Der Stadt Rom als Konfliktzentrum widmete sich die letzte Sektion des Tages, die JOCHEN JOHRENDT (Wuppertal) mit einer epochenübergreifenden Analyse der zumeist kurzzeitigen und spannungeladenen Romaufenthalte des Kaisers und deren innerstädtischen Wahrnehmungen eröffnete. Johrendt wies darauf hin, dass die zwei oppositionellen Arten des Romeinzugs – der militärisch erkämpfte und der freudig herbeigesehnte - im Zeichen römischer „Schaukelpolitik“ zwischen epochenspezifischer Zuwendung zu Papst oder Kaiser stünden. Die sich immer stärker manifestierende Tendenz aktiver Einbringung römischer Machthaber in die Vergabe der Kaiserkrone markiere die stadtpolitischen Entwicklungen Roms nachhaltig. Innerhalb dieser städtischen Eigenständigkeitsbemühungen bewege sich auch der spätmittelalterliche Usus expliziter Einladung des Anwärters, die das Einheimsen der römischen Gunst zur Krönungsvoraussetzung werden ließ.

JÖRG SCHWARZ (München) knüpfte an das Entwicklungsmuster erstarkender stadtrömischer Interessen an und untersuchte die Relevanz einer „politischen Topographie“ des sich im Umbruch befindlichen Roms für den Aufenthalt Ludwigs des Bayern. Im Zentrum des Beitrags stand im Speziellen die signifikante Inszenierung seiner von den spezifischen ereignisgeschichtlichen Umständen und der bewussten Nutzung des Stadtbilds geprägten Krönung. Die zielgerichtete Einbindung der topographischen Dispositionen Roms zwischen Kapitol und Sankt Peter werde zum Stilmittel der Demonstration eines säkularen Kaisertums. Mit dem Verzicht auf päpstliche Mitwirkung, mit dem Austausch geistlicher gegen weltliche Funktionsträger und mit der aktiven Rolle römischer Stadtherren zeuge das Krönungszeremoniell von einer bemerkenswerten Singularität und stehe im Zeichen der persistenten Senatsbewegung in Rom.
—————
- [Aufgaben]
1. Beantworte kurz diese Fragen zum Text über Rom:
(a) Welche zwei Arten des Romeinzugs nennt Johrendt?
(b) Wessen Aufenthalt in Rom untersucht Jörg Schwarz?
(c) Zwischen welchen beiden Orten Roms liegen die topographischen Dispositionen, die in die Krönung eingebunden werden?
2. Wiederhole wortgetreu den Teil des Textes über Rom, der mit „JÖRG SCHWARZ (München)“ anfängt und mit „Senatsbewegung in Rom.“ aufhört.

- [Das Material]
—————
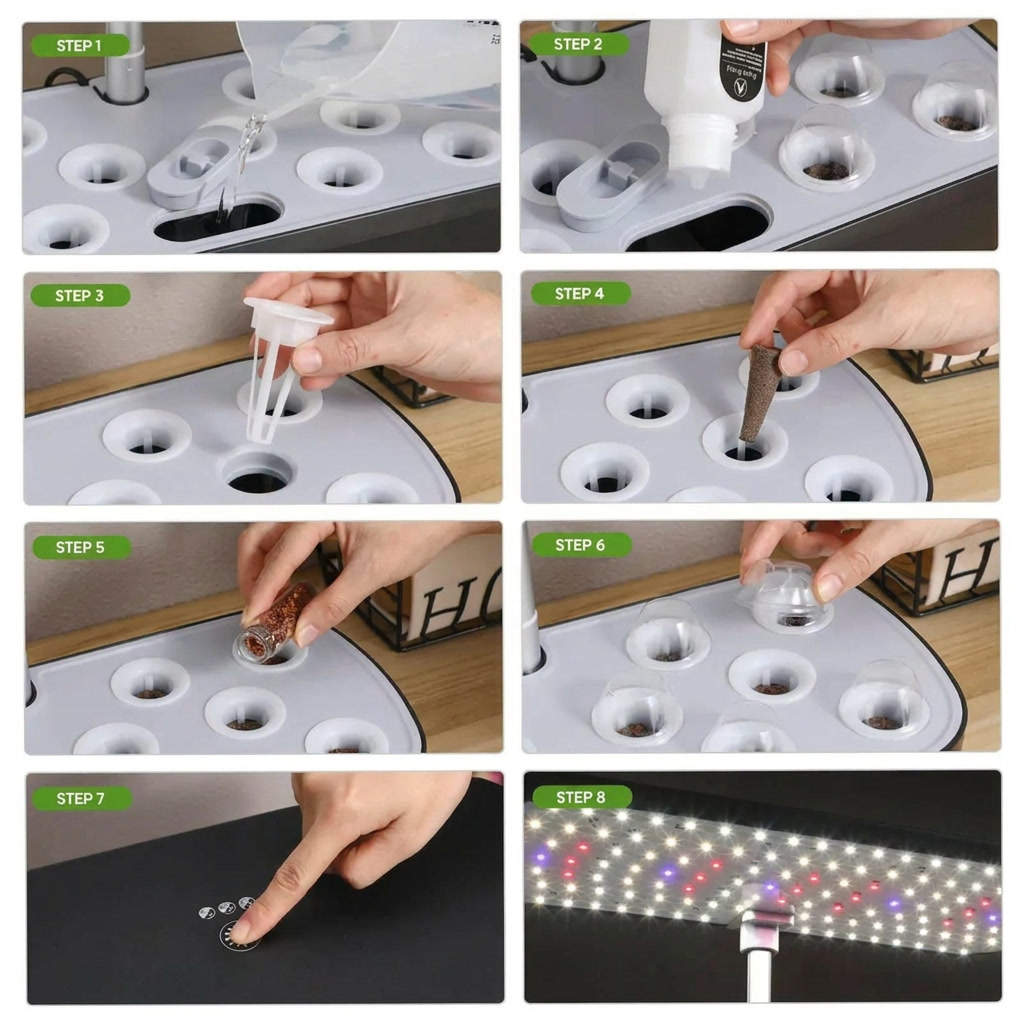 Smart Hydro Grow Kit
—————
- [Deine Antworten]
1.
(a) Den militärisch erkämpften und den freudig herbeigesehnten Romeinzug.
(b) Den Aufenthalt Ludwigs des Bayern.
(c) Zwischen Kapitol und Sankt Peter.

2.
JÖRG SCHWARZ (München) knüpfte an das Entwicklungsmuster erstarkender stadtrömischer Interessen an und untersuchte die Relevanz einer „politischen Topographie“ des sich im Umbruch befindlichen Roms für den Aufenthalt Ludwigs des Bayern. Im Zentrum des Beitrags stand im Speziellen die signifikante Inszenierung seiner von den spezifischen ereignisgeschichtlichen Umständen und der bewussten Nutzung des Stadtbilds geprägten Krönung. Die zielgerichtete Einbindung der topographischen Dispositionen Roms zwischen Kapitol und Sankt Peter werde zum Stilmittel der Demonstration eines säkularen Kaisertums. Mit dem Verzicht auf päpstliche Mitwirkung, mit dem Austausch geistlicher gegen weltliche Funktionsträger und mit der aktiven Rolle römischer Stadtherren zeuge das Krönungszeremoniell von einer bemerkenswerten Singularität und stehe im Zeichen der persistenten Senatsbewegung in Rom.